Authority in Islamic tradition is not conferred by scale. It is earned through chains of transmission, institutional integrity, and the long-run credibility that comes only from being answerable — to scholars, to institutions, and to the communities relying on the guidance being given.
References
• Siddiqui, R. & Hammad, A. Governance and the Baraka of Trust. Baraka Strategic Advisory Council, 2025. [Article 1 in this series]
• Siddiqui, R. & Hammad, A. Governance and the Baraka of Education. Baraka Strategic Advisory Council, 2025. [Article 2 in this series]
• Accounting and Auditing Organization for Islamic Financial Institutions. Governance Standards, including GS 1 and GS 19–22 on Sharī‘ah Governance. Issued/revised 2024.
• Islamic Financial Services Board. IFSB-10: Sharī‘ah Governance Systems for Institutions Offering Islamic Financial Services. Kuala Lumpur: IFSB, 2009.
• Islamic Financial Services Board. IFSB-31: Guiding Principles for Effective Supervision of Sharī‘ah Governance. Adopted July 2025.
• Islamic Financial Services Board. Fintech and Islamic Finance: Current Landscape and Future Outlook. Kuala Lumpur: IFSB, 2020.
• Islamic Financial Services Board. Regulatory Practices in Digital Islamic Banking. Working Paper WP-27. Kuala Lumpur: IFSB, December 2023.
• Brown, T. et al. Language Models are Few-Shot Learners. Advances in Neural Information Processing Systems (NeurIPS), 2020.
• Ji, Z. et al. Survey of Hallucination in Natural Language Generation.
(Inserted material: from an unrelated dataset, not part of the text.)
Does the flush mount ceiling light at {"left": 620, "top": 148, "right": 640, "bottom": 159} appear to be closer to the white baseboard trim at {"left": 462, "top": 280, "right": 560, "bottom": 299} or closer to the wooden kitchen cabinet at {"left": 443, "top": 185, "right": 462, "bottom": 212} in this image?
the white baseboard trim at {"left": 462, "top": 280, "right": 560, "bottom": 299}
ACM Computing Surveys, 55(12), 2023.
• Kamali, M. H. Principles of Islamic Jurisprudence. Islamic Texts Society, 3rd ed., 2003.
• Hallaq, W. B. An Introduction to Islamic Law. Cambridge University Press, 2009.
• Grassa, R. Corporate Governance and Credit Rating in Islamic Banks: Does Shariah Governance Matters? Journal of Management & Governance, 20(4), 2016.
• Accounting and Auditing Organization for Islamic Financial Institutions. Governance and Ethics Board. Exposure Draft: Governance Standard on Islamic Crowdfunding. Manama: AAOIFI, 2021. [AAOIFI’s fintech governance work is ongoing; no standalone AI governance standard has been issued as of 2025 — which is the institutional gap this paper identifies.]